I was proud to be a McCain supporter in 2000, but you can switch ‘John’ for ‘Charlie.’ And, God help you, your time will also come, Andrew. So keep the faith.

The Hamdan Fiasco

You will get the gist from two very different posts in the blogosphere – Scott Horton’s careful and enraged account of the case is here (he posted it before the sentencing), and Andy McCarthy’s even angrier splutter is here. What does it tell you about the Bush administration’s detention and interrogation policies that they have managed to appall those who care about this country’s reputation for justice and madden those who want to see all al Qaeda operatives, even very low-level functionaries like Hamdan, kept behind bars? I can’t help thinking of Dick Cheney on television, asserting mastery in his gravelly unflappable voice, oozing competence and assurance, even as his pig-headed arrogance and ideological extremism have revealed his vice-presidency as a farrago of cockamamie, incompetent, know-nothing machoism. Just because you have the anal-retentive David Addington running your office doesn’t mean you have anything under control.

Five and a half years (with time served), moreover, is not a crazy verdict when you examine the case.

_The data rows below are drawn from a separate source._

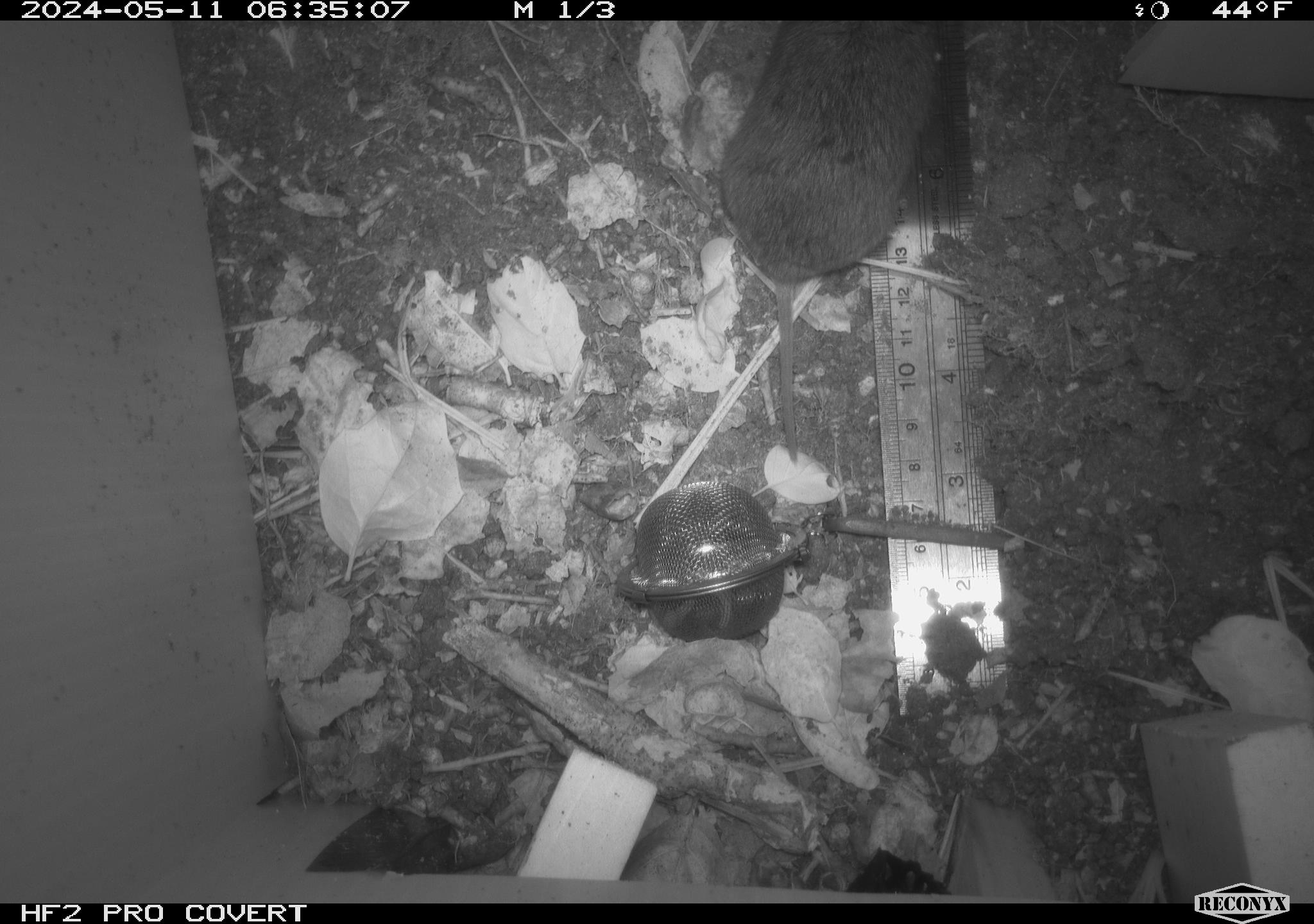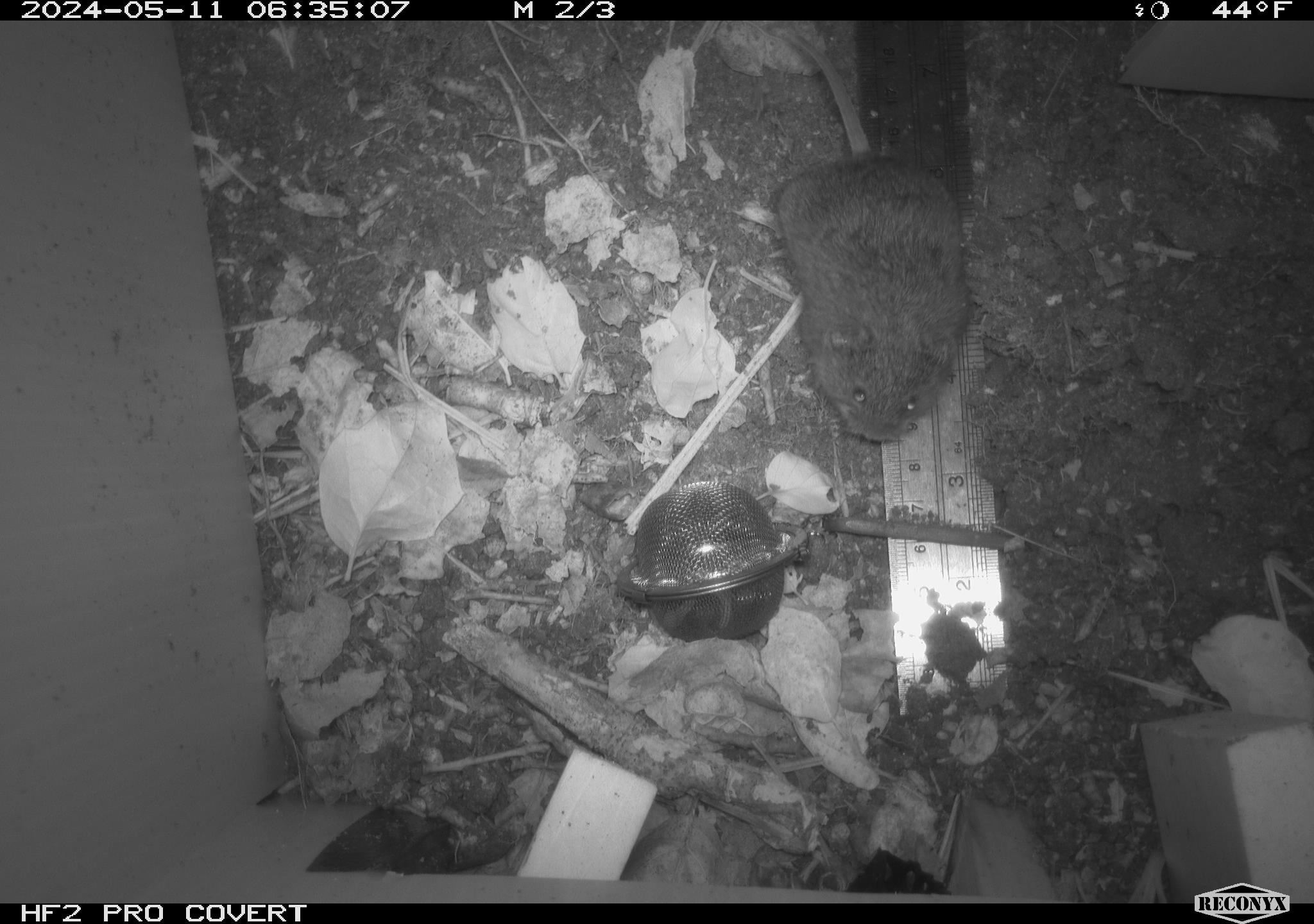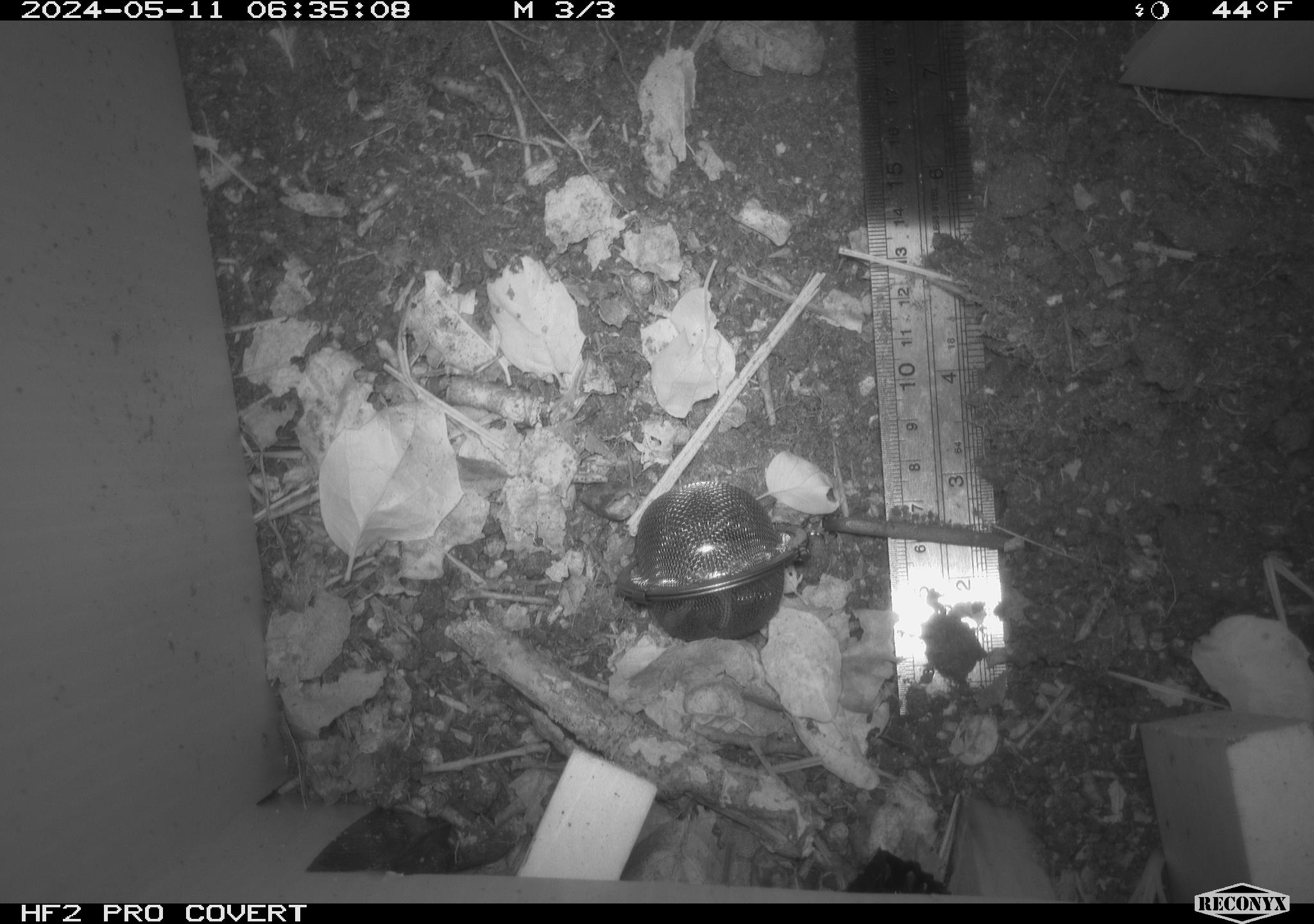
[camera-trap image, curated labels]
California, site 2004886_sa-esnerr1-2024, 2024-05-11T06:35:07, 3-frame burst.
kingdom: Animalia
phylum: Chordata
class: Mammalia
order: Rodentia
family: Cricetidae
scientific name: Cricetidae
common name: hamsters, voles, lemmings, and allies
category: cricetidae family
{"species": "cricetidae family (hamsters, voles, lemmings, and allies) (Cricetidae)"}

Even that judgment may well be overturned, as Scott explains. Hamdan is only still in jail at all because the government introduced new charges – inapplicable to a military commission – after the original, appropriate ones collapsed:

The military commissions exist to try war crimes. Conspiracy is a war crime. Indeed, Robert Jackson himself labored to make that point at Nuremberg and he succeeded. The conspiracy charges were therefore plainly within the competence of the commissions. And he was acquitted on these charges. But in the second round, “material support” charges were added—a crime invented after the fact, in violation of basic legal and constitutional norms. Notwithstanding vacuous Congressional pronouncements, “material support” is not a war crime. For obvious reasons—if it were a war crime, then the laws of war would be criminalizing entire populations that are enlisted in the support of the criminal regimes which not infrequently in human history have come to power.

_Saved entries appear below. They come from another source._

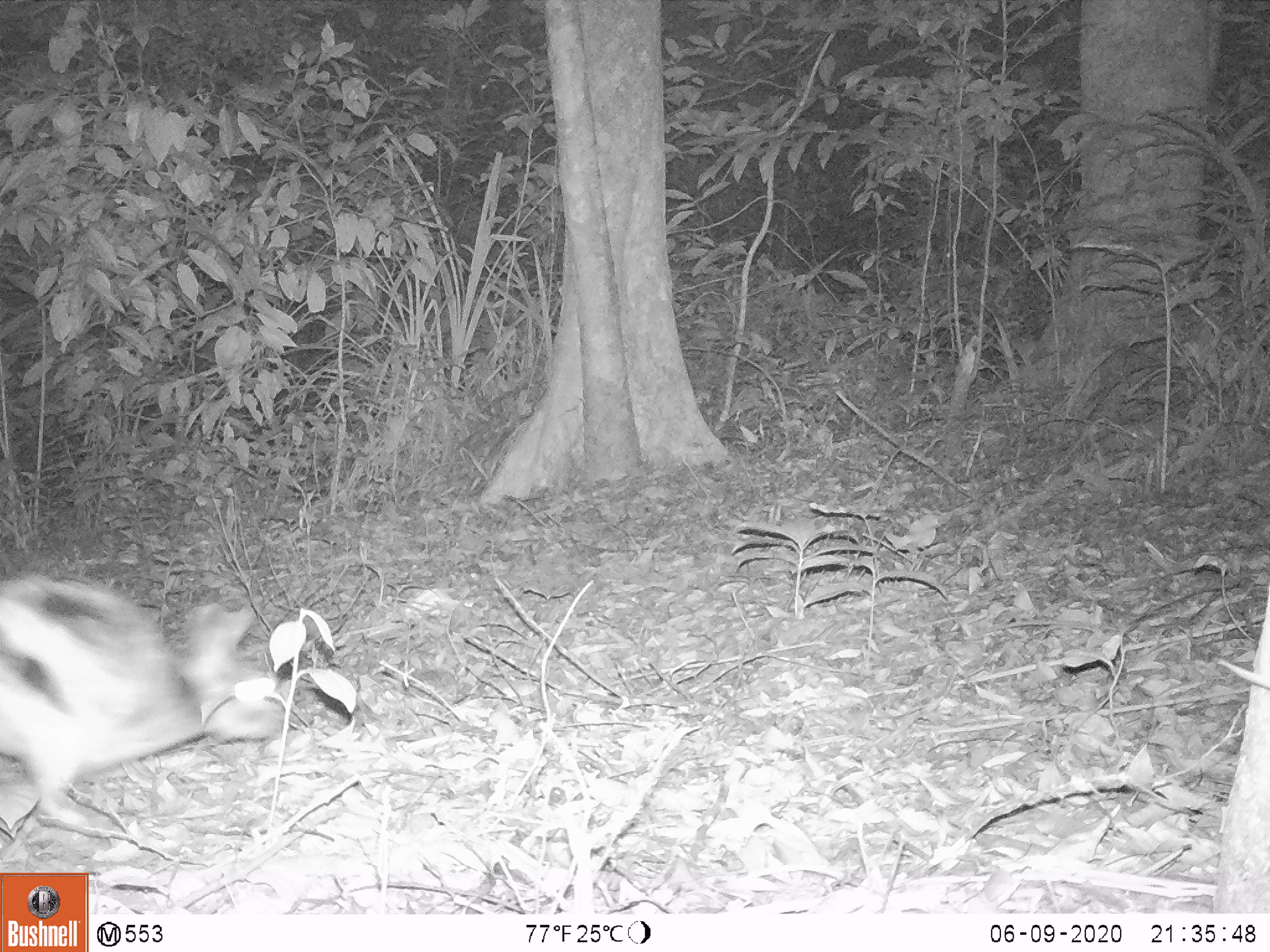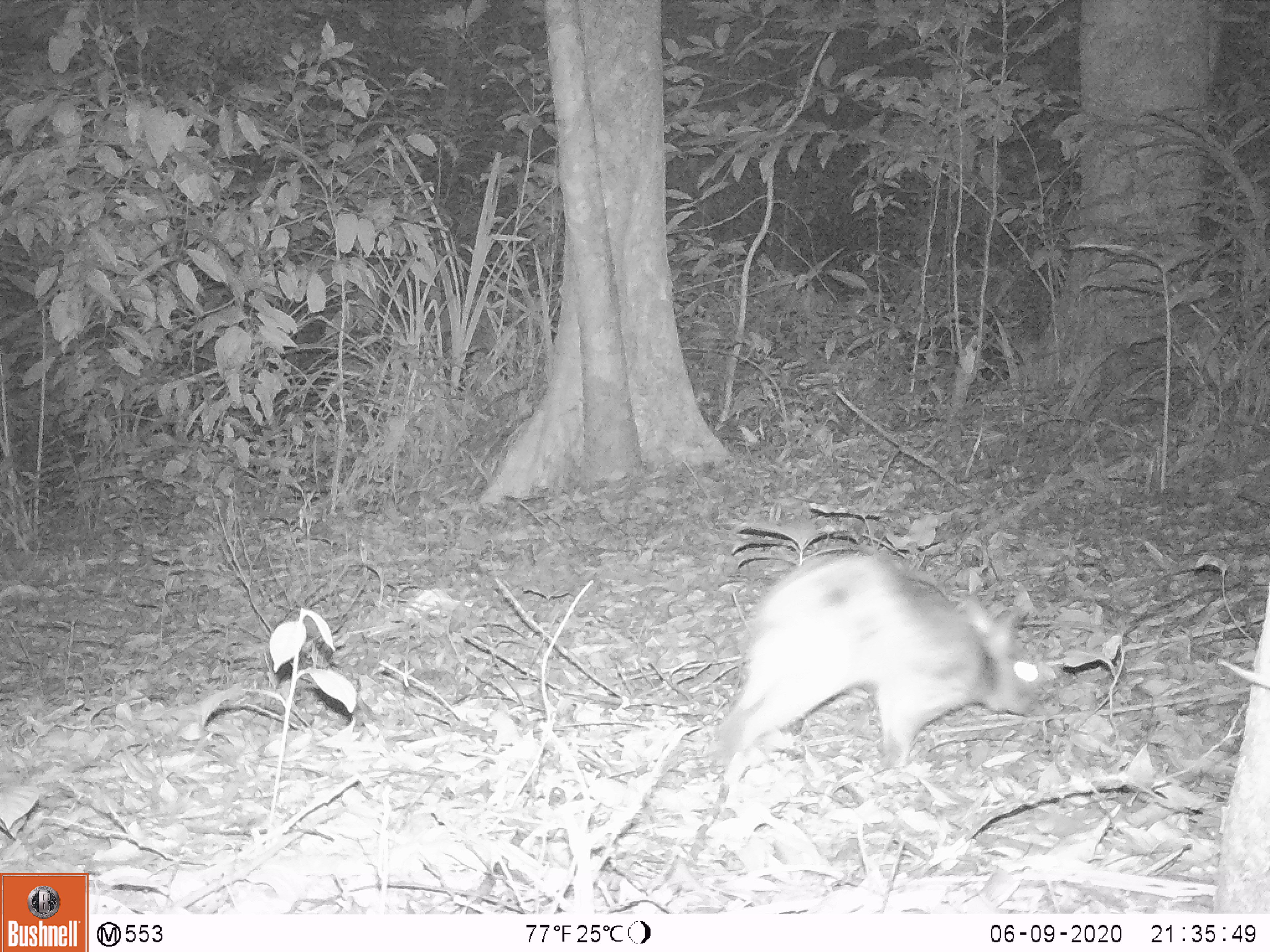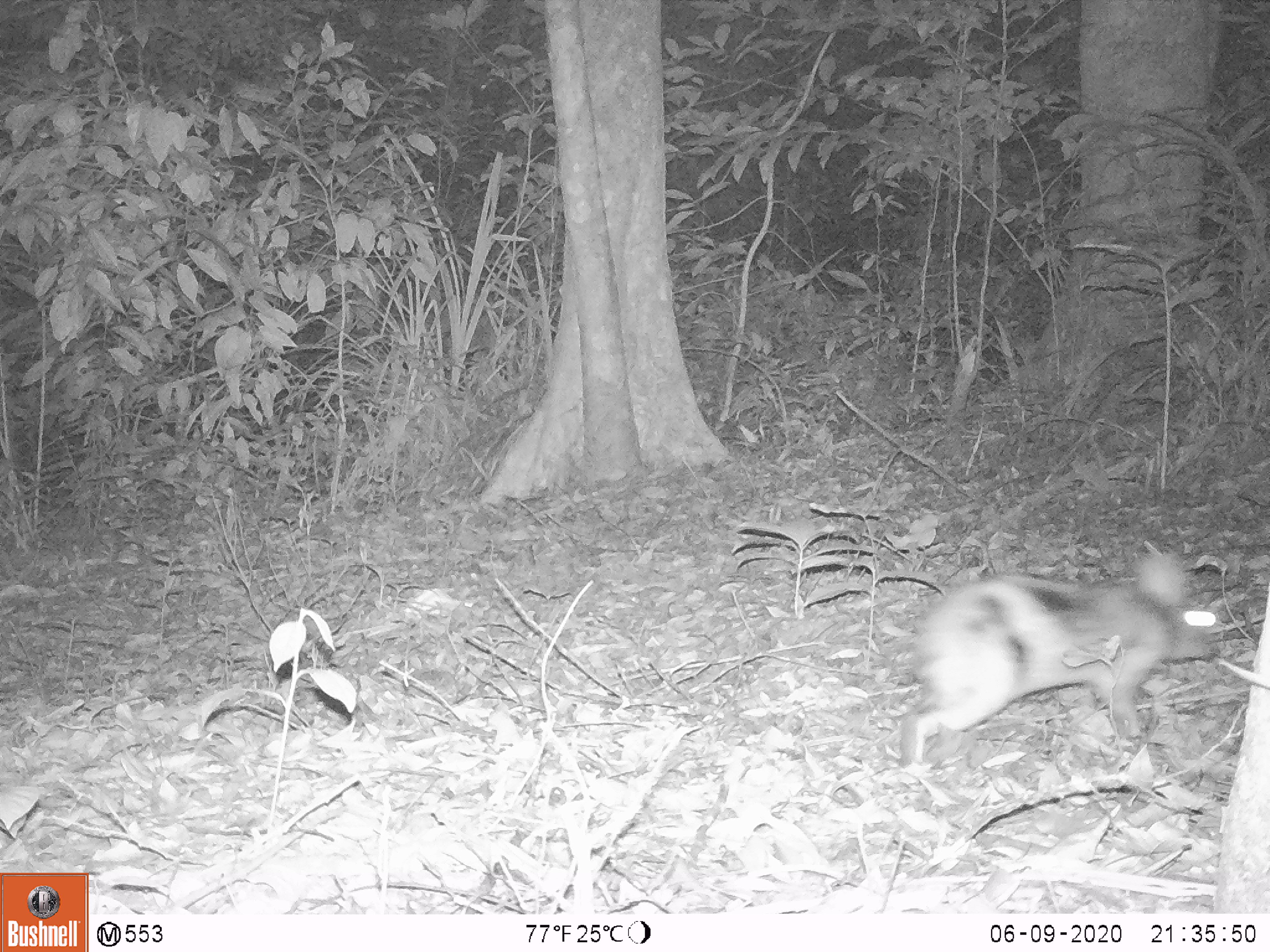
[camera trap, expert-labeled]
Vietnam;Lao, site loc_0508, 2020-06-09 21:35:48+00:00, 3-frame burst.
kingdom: Animalia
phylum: Chordata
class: Mammalia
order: Lagomorpha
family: Leporidae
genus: Nesolagus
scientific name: Nesolagus timminsi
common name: annamite striped rabbit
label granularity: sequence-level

If the administration had stuck to the Geneva Conventions, given all captives POW status (not full, but basic), constructed the kind of trials that the US did at Nuremberg, we would not only have been able to use the prosecution of many of these terrorists to broadcast the difference between them and us, we could have kept the guilty from ever being released – at least until Osama bin Laden surrendered. Instead, we have detained and tortured countless innocents, made a mockery of Western standards of justice, pulled the rug from under the Geneva Conventions – one of the greatest achievements of the civilized world – and allowed terrorists and their enablers to run free after a few months.

Could they have ballsed this up any more thoroughly?